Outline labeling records
◇ ◇ ◇

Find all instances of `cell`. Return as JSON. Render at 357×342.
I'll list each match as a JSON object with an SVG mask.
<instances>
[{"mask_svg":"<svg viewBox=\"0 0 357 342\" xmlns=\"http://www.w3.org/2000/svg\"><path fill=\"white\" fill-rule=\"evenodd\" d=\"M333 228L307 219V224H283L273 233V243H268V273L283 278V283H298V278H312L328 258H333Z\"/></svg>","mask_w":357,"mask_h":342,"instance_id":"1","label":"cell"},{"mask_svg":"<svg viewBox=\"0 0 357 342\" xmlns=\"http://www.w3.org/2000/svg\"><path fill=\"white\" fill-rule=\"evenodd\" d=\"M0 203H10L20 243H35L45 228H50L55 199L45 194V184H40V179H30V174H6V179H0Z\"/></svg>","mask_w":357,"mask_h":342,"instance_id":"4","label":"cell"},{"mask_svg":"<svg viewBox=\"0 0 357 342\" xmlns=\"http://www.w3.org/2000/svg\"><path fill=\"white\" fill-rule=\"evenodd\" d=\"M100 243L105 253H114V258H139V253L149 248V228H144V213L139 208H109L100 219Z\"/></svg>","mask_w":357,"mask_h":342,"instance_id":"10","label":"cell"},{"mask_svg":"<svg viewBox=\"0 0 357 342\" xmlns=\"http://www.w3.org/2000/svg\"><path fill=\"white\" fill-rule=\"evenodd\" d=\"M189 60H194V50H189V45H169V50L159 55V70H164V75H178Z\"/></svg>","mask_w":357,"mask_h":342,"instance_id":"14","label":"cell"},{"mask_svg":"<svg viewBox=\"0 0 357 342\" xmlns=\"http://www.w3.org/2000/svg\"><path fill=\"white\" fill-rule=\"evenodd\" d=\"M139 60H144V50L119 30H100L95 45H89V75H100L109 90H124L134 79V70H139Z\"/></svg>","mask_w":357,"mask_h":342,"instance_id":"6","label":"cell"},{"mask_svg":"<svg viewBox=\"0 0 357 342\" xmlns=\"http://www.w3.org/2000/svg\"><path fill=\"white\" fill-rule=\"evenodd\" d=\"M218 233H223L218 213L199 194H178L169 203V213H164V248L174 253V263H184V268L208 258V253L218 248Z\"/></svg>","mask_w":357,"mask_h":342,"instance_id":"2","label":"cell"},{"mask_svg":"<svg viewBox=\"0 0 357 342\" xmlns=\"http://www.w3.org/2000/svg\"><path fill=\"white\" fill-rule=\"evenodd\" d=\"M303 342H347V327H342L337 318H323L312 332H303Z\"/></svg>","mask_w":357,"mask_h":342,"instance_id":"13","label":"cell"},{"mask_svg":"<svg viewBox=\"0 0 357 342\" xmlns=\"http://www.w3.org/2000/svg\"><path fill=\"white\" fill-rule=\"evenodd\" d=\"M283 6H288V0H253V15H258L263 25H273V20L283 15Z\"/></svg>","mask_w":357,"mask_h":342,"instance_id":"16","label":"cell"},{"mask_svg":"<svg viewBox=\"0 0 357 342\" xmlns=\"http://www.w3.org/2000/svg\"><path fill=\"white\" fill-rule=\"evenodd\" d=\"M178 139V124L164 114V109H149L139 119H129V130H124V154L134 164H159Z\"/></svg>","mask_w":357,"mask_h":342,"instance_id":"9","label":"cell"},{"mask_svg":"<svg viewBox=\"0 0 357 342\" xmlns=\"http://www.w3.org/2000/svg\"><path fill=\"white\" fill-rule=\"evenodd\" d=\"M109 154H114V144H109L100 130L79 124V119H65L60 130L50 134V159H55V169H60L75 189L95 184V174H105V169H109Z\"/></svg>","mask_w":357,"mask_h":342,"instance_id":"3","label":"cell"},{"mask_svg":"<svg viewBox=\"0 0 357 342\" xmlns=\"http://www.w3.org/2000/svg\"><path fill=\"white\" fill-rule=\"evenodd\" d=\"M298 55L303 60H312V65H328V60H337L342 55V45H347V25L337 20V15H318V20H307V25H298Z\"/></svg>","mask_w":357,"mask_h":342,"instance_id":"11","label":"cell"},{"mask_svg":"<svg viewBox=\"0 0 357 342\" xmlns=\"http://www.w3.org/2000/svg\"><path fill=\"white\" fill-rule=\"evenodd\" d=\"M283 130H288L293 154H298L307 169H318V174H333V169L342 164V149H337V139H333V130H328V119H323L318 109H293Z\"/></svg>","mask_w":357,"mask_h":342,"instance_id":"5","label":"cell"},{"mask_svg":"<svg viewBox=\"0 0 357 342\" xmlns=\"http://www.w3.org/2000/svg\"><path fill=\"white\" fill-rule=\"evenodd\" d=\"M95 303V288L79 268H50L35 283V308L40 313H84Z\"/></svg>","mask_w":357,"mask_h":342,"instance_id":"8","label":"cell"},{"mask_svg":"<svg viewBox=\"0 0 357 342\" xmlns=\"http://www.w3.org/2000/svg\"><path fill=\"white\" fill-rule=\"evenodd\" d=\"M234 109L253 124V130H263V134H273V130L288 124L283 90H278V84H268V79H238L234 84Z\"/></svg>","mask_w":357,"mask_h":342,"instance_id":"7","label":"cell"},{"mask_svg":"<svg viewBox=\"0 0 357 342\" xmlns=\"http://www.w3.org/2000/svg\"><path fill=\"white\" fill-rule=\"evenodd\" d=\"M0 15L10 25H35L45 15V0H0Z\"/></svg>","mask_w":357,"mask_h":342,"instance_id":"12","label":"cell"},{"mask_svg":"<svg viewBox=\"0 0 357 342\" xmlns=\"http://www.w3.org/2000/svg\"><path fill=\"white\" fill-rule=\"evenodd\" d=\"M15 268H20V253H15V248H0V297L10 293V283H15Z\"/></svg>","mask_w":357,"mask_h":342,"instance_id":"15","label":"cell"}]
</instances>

◇ ◇ ◇

Please turn every line of the data above into a numbered list, leaving out any blank lines.

1. Find all instances of `cell`. Return as JSON. Render at 357×342.
2. I'll list each match as a JSON object with an SVG mask.
3. <instances>
4. [{"mask_svg":"<svg viewBox=\"0 0 357 342\" xmlns=\"http://www.w3.org/2000/svg\"><path fill=\"white\" fill-rule=\"evenodd\" d=\"M333 228L307 219V224H283L273 233V243H268V273L283 278V283H298V278H312L328 258H333Z\"/></svg>","mask_w":357,"mask_h":342,"instance_id":"1","label":"cell"},{"mask_svg":"<svg viewBox=\"0 0 357 342\" xmlns=\"http://www.w3.org/2000/svg\"><path fill=\"white\" fill-rule=\"evenodd\" d=\"M0 203H10L20 243H35L45 228H50L55 199L45 194V184H40V179H30V174H6V179H0Z\"/></svg>","mask_w":357,"mask_h":342,"instance_id":"4","label":"cell"},{"mask_svg":"<svg viewBox=\"0 0 357 342\" xmlns=\"http://www.w3.org/2000/svg\"><path fill=\"white\" fill-rule=\"evenodd\" d=\"M100 243L105 253H114V258H139V253L149 248V228H144V213L139 208H109L100 219Z\"/></svg>","mask_w":357,"mask_h":342,"instance_id":"10","label":"cell"},{"mask_svg":"<svg viewBox=\"0 0 357 342\" xmlns=\"http://www.w3.org/2000/svg\"><path fill=\"white\" fill-rule=\"evenodd\" d=\"M189 60H194V50H189V45H169V50L159 55V70H164V75H178Z\"/></svg>","mask_w":357,"mask_h":342,"instance_id":"14","label":"cell"},{"mask_svg":"<svg viewBox=\"0 0 357 342\" xmlns=\"http://www.w3.org/2000/svg\"><path fill=\"white\" fill-rule=\"evenodd\" d=\"M139 60H144V50L119 30H100L95 45H89V75H100L109 90H124L134 79V70H139Z\"/></svg>","mask_w":357,"mask_h":342,"instance_id":"6","label":"cell"},{"mask_svg":"<svg viewBox=\"0 0 357 342\" xmlns=\"http://www.w3.org/2000/svg\"><path fill=\"white\" fill-rule=\"evenodd\" d=\"M218 233H223L218 213L199 194H178L169 203V213H164V248L174 253V263H184V268L208 258V253L218 248Z\"/></svg>","mask_w":357,"mask_h":342,"instance_id":"2","label":"cell"},{"mask_svg":"<svg viewBox=\"0 0 357 342\" xmlns=\"http://www.w3.org/2000/svg\"><path fill=\"white\" fill-rule=\"evenodd\" d=\"M303 342H347V327H342L337 318H323L312 332H303Z\"/></svg>","mask_w":357,"mask_h":342,"instance_id":"13","label":"cell"},{"mask_svg":"<svg viewBox=\"0 0 357 342\" xmlns=\"http://www.w3.org/2000/svg\"><path fill=\"white\" fill-rule=\"evenodd\" d=\"M283 6H288V0H253V15H258L263 25H273V20L283 15Z\"/></svg>","mask_w":357,"mask_h":342,"instance_id":"16","label":"cell"},{"mask_svg":"<svg viewBox=\"0 0 357 342\" xmlns=\"http://www.w3.org/2000/svg\"><path fill=\"white\" fill-rule=\"evenodd\" d=\"M178 139V124L164 114V109H149L139 119H129V130H124V154L134 164H159Z\"/></svg>","mask_w":357,"mask_h":342,"instance_id":"9","label":"cell"},{"mask_svg":"<svg viewBox=\"0 0 357 342\" xmlns=\"http://www.w3.org/2000/svg\"><path fill=\"white\" fill-rule=\"evenodd\" d=\"M109 154H114V144H109L100 130L79 124V119H65L60 130L50 134V159H55V169H60L75 189L95 184V174H105V169H109Z\"/></svg>","mask_w":357,"mask_h":342,"instance_id":"3","label":"cell"},{"mask_svg":"<svg viewBox=\"0 0 357 342\" xmlns=\"http://www.w3.org/2000/svg\"><path fill=\"white\" fill-rule=\"evenodd\" d=\"M298 55L303 60H312V65H328V60H337L342 55V45H347V25L337 20V15H318V20H307V25H298Z\"/></svg>","mask_w":357,"mask_h":342,"instance_id":"11","label":"cell"},{"mask_svg":"<svg viewBox=\"0 0 357 342\" xmlns=\"http://www.w3.org/2000/svg\"><path fill=\"white\" fill-rule=\"evenodd\" d=\"M283 130H288L293 154H298L307 169H318V174H333V169L342 164V149H337V139H333V130H328V119H323L318 109H293Z\"/></svg>","mask_w":357,"mask_h":342,"instance_id":"5","label":"cell"},{"mask_svg":"<svg viewBox=\"0 0 357 342\" xmlns=\"http://www.w3.org/2000/svg\"><path fill=\"white\" fill-rule=\"evenodd\" d=\"M95 303V288L79 268H50L35 283V308L40 313H84Z\"/></svg>","mask_w":357,"mask_h":342,"instance_id":"8","label":"cell"},{"mask_svg":"<svg viewBox=\"0 0 357 342\" xmlns=\"http://www.w3.org/2000/svg\"><path fill=\"white\" fill-rule=\"evenodd\" d=\"M234 109L253 124V130H263V134H273V130L288 124L283 90H278V84H268V79H238L234 84Z\"/></svg>","mask_w":357,"mask_h":342,"instance_id":"7","label":"cell"},{"mask_svg":"<svg viewBox=\"0 0 357 342\" xmlns=\"http://www.w3.org/2000/svg\"><path fill=\"white\" fill-rule=\"evenodd\" d=\"M0 15L10 25H35L45 15V0H0Z\"/></svg>","mask_w":357,"mask_h":342,"instance_id":"12","label":"cell"},{"mask_svg":"<svg viewBox=\"0 0 357 342\" xmlns=\"http://www.w3.org/2000/svg\"><path fill=\"white\" fill-rule=\"evenodd\" d=\"M15 268H20V253H15V248H0V297L10 293V283H15Z\"/></svg>","mask_w":357,"mask_h":342,"instance_id":"15","label":"cell"}]
5. </instances>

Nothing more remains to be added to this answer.